Only word that comes to mind since I learned the news of Lorenzen Wright's horrific death. Thirty-four years old is far too young to die under any circumstances, but as the result of multiple gunshot wounds in the city you called home? (Don't doubt that this is yet another black eye in the national view of Memphis, a city that can't get out of its own way — in the eyes of those well beyond Shelby County — when it comes to violence and corruption.)
The late Dennis Freeland wrote a touching profile of the player we knew as "Ren," a 1995 cover story in MEMPHIS magazine, just before Wright's sophomore (and final) season at the University of Memphis. The story leaned heavily on the basketball star's relationship with his wheelchair-bound father. Somehow, the bond between an athlete rising toward his prime and a father incapacitated only physically strengthened with every honor and achievement Lorenzen added to his resume.
A decade later, Wright and his family posed for the cover of MEMPHIS PARENT's "Family Survival Guide," still the only athlete to lend his time and image to the monthly magazine devoted to educating and improving the lives of local parents and children. The message was a good one in an age when pro athletes often find fatherhood a larger challenge than any uniformed opponent.
Wright endured the sudden death of an infant child not long after that appearance on MEMPHIS PARENT. His NBA career faded quicker than he would have liked (though it should be noted he played in more NBA games than any other former Memphis Tiger). Recent financial troubles had apparently squeezed Wright in much the same way so many Americans have suffered over the last two years. Only difference with a former NBA star is the number of zeroes lost on the balance sheet.

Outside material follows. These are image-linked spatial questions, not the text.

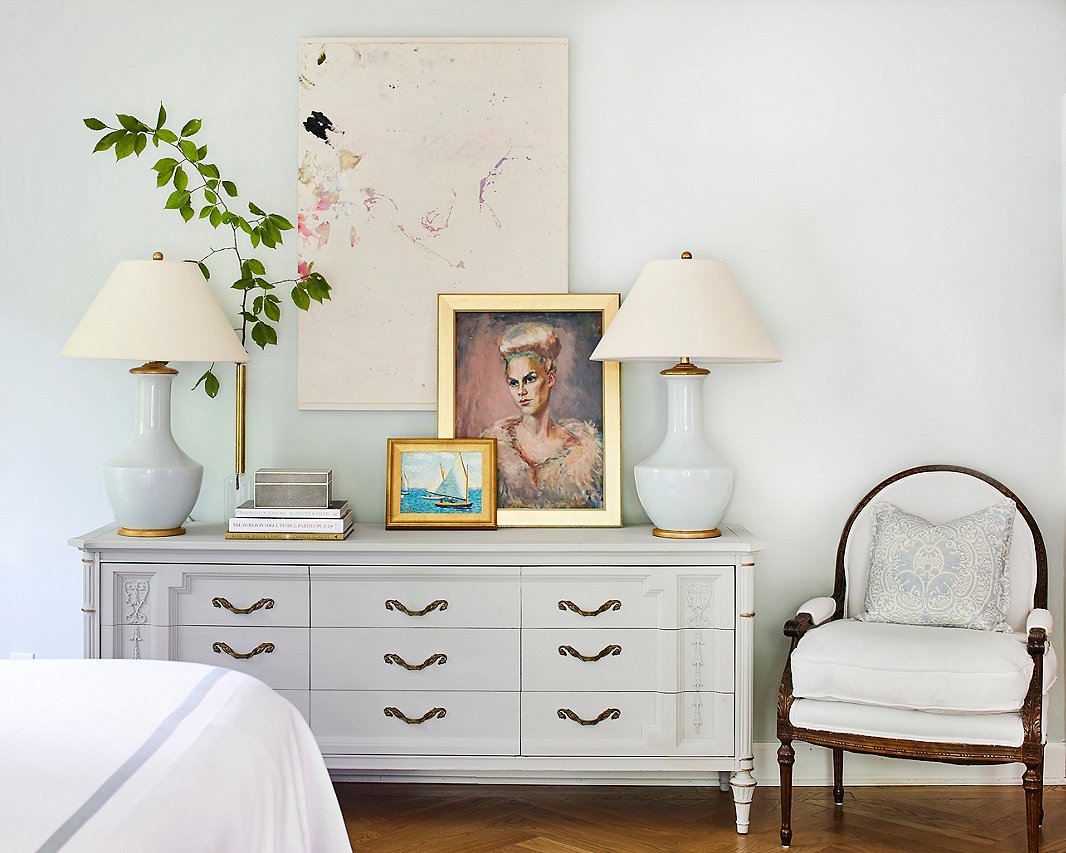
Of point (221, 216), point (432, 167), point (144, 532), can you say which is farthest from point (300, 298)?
point (144, 532)

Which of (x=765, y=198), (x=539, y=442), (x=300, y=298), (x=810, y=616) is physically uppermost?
(x=765, y=198)

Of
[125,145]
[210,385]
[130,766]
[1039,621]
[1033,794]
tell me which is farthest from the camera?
[210,385]

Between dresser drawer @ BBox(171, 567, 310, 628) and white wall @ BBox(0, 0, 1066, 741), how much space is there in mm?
470

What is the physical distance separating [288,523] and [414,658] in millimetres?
514

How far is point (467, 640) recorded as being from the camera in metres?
2.68

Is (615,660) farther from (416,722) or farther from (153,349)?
(153,349)

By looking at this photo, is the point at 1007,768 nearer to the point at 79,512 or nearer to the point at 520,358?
the point at 520,358

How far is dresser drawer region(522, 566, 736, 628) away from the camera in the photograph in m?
2.67

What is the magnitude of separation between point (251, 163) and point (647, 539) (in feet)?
5.57

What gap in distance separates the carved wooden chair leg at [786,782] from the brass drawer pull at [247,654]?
1.42 m

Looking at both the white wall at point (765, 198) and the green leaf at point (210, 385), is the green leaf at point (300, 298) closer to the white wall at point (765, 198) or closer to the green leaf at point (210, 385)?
the white wall at point (765, 198)

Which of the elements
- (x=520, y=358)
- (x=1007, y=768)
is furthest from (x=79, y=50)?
(x=1007, y=768)

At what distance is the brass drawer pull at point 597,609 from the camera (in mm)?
2672

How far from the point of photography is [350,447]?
10.1 feet
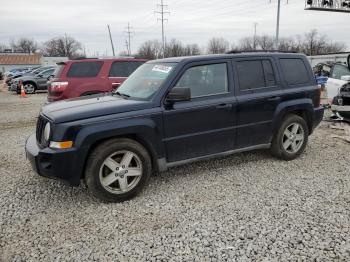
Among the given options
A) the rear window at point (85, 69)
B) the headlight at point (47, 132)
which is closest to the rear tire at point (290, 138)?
the headlight at point (47, 132)

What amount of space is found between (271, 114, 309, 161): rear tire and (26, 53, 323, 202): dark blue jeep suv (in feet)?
0.05

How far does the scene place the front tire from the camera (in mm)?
3902

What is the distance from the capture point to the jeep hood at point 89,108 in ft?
12.7

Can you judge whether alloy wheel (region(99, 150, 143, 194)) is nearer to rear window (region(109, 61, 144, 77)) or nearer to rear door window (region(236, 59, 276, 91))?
rear door window (region(236, 59, 276, 91))

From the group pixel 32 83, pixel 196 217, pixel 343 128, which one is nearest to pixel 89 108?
pixel 196 217

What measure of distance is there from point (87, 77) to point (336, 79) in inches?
294

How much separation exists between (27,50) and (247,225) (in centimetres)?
11948

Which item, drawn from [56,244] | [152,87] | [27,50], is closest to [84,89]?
[152,87]

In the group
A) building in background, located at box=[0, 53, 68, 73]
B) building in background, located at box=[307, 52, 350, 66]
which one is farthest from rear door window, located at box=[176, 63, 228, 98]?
building in background, located at box=[0, 53, 68, 73]

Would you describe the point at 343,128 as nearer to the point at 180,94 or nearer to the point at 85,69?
the point at 180,94

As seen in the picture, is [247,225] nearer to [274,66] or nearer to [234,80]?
[234,80]

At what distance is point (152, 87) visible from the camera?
450cm

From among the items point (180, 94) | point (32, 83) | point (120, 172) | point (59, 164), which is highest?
point (180, 94)

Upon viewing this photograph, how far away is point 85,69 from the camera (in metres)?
9.12
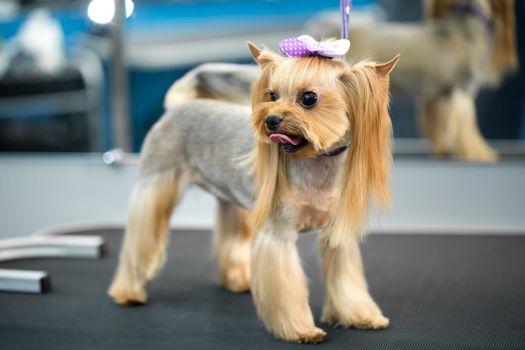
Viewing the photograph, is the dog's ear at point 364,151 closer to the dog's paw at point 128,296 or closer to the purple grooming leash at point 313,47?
the purple grooming leash at point 313,47

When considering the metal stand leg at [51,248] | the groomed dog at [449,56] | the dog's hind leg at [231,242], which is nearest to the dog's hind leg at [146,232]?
the dog's hind leg at [231,242]

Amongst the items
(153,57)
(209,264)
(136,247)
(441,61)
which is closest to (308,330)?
(136,247)

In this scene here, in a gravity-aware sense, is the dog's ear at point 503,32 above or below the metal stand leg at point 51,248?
above

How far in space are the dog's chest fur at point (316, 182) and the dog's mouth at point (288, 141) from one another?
0.43ft

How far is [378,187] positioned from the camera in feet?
6.95

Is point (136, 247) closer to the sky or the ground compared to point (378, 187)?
closer to the ground

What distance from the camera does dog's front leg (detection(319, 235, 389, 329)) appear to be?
2314 mm

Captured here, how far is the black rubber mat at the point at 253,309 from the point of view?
2.24 metres

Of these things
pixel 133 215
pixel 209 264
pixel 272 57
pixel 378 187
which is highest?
pixel 272 57

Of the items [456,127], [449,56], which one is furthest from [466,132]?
[449,56]

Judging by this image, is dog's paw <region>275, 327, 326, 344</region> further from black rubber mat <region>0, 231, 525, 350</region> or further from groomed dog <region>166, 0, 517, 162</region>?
groomed dog <region>166, 0, 517, 162</region>

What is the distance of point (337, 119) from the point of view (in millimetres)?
2023

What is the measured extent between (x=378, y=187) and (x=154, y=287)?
3.66 feet

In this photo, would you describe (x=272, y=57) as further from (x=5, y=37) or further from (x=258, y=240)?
(x=5, y=37)
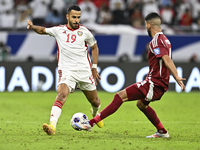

Who knows if money (lost or owed) played a role in Wright's violent demise? There will come a time when that detail matters. For now, it's only heartbreak. To the list of former Memphis basketball heroes who have found themselves on the wrong side of a gun — from Baskerville Holmes to Antonio Burks — we now have to add Lorenzen Wright.
You could hear Wright's scream of elation upon delivering a slam dunk from the cheap seats of The Pyramid during Ren's college days. He loved playing basketball, particularly in Memphis. He smiled easiest when he was on the basketball court. I'm going to remember that smile.